#### [Stated problem]
Copy all of the records below word for word, leaving out the pictures.

#### [Provided entries]
= = = = =

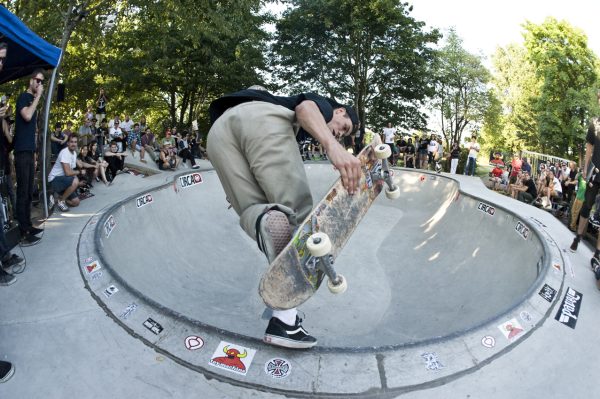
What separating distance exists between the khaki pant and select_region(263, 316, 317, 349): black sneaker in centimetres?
70

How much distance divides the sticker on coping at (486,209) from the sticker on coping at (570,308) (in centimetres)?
385

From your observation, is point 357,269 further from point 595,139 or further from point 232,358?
point 232,358

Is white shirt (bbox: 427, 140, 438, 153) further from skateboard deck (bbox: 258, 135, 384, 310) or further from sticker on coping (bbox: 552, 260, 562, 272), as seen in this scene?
skateboard deck (bbox: 258, 135, 384, 310)

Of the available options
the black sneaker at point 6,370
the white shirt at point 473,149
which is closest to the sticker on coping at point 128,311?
the black sneaker at point 6,370

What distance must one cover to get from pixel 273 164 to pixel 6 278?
2.79 meters

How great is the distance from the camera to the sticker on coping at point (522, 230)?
628 centimetres

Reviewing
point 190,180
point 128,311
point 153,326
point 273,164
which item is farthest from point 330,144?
point 190,180

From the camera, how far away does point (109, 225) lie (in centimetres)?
521

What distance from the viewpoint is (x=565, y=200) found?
473 inches

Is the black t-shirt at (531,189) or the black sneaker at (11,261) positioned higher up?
the black sneaker at (11,261)

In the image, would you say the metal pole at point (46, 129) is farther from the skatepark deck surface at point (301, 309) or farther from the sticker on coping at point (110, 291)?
the sticker on coping at point (110, 291)

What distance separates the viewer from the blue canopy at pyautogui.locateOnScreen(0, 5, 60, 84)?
4.40 metres

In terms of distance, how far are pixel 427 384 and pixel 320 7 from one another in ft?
82.9

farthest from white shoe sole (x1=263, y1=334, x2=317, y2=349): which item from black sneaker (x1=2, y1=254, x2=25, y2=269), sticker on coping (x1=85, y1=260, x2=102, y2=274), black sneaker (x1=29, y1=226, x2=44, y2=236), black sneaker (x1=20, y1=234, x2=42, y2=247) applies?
black sneaker (x1=29, y1=226, x2=44, y2=236)
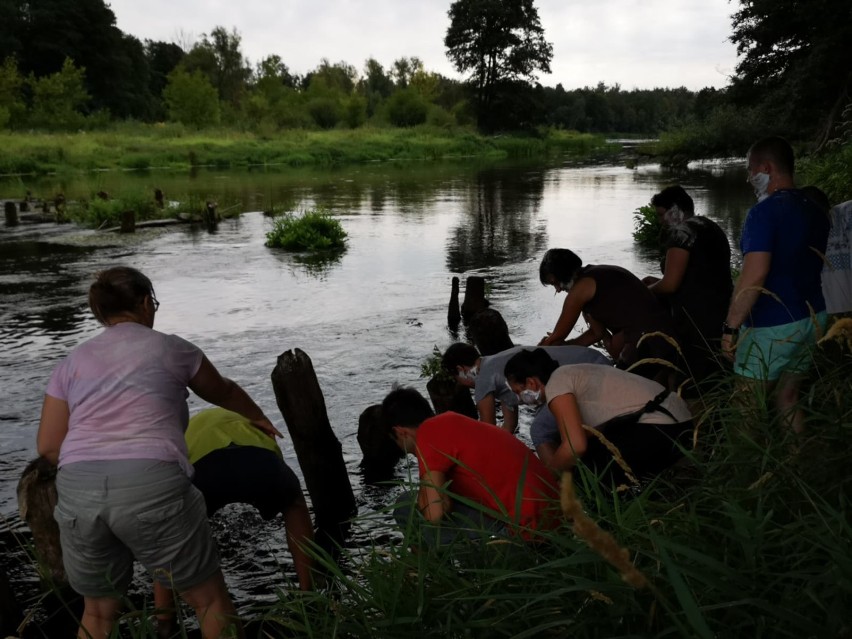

= = = = =

#### [Exercise solution]
What separating distance exists between the khaki pant and select_region(263, 316, 317, 349): black sneaker in centimetres?
70

How much distance divides the sticker on coping at (486,209) from the sticker on coping at (570,308) (in centimetres)?
385

From your observation, is point 357,269 further from point 595,139 or further from point 232,358?
point 232,358

Is white shirt (bbox: 427, 140, 438, 153) further from skateboard deck (bbox: 258, 135, 384, 310) or further from sticker on coping (bbox: 552, 260, 562, 272), as seen in this scene?
skateboard deck (bbox: 258, 135, 384, 310)

Of the available options
the black sneaker at point 6,370
the white shirt at point 473,149
which is closest to the sticker on coping at point 128,311?
the black sneaker at point 6,370

What distance must one cover to get from pixel 273 164 to pixel 6 278?
2.79 meters

How great is the distance from the camera to the sticker on coping at point (522, 230)?
628 centimetres

Reviewing
point 190,180
point 128,311
point 153,326
point 273,164
which item is farthest from point 330,144?
point 190,180

From the camera, how far away does point (109, 225) lie (in centimetres)?
521

What distance from the viewpoint is (x=565, y=200) found?
473 inches

Is the black t-shirt at (531,189) or the black sneaker at (11,261) positioned higher up?
the black sneaker at (11,261)

In the image, would you say the metal pole at point (46, 129) is farther from the skatepark deck surface at point (301, 309) or farther from the sticker on coping at point (110, 291)?
the sticker on coping at point (110, 291)

What distance separates the viewer from the blue canopy at pyautogui.locateOnScreen(0, 5, 60, 84)?
4.40 metres

In terms of distance, how far are pixel 427 384 and pixel 320 7 from one another in ft?
82.9

farthest from white shoe sole (x1=263, y1=334, x2=317, y2=349): which item from black sneaker (x1=2, y1=254, x2=25, y2=269), sticker on coping (x1=85, y1=260, x2=102, y2=274), black sneaker (x1=29, y1=226, x2=44, y2=236), black sneaker (x1=20, y1=234, x2=42, y2=247) applies?
black sneaker (x1=29, y1=226, x2=44, y2=236)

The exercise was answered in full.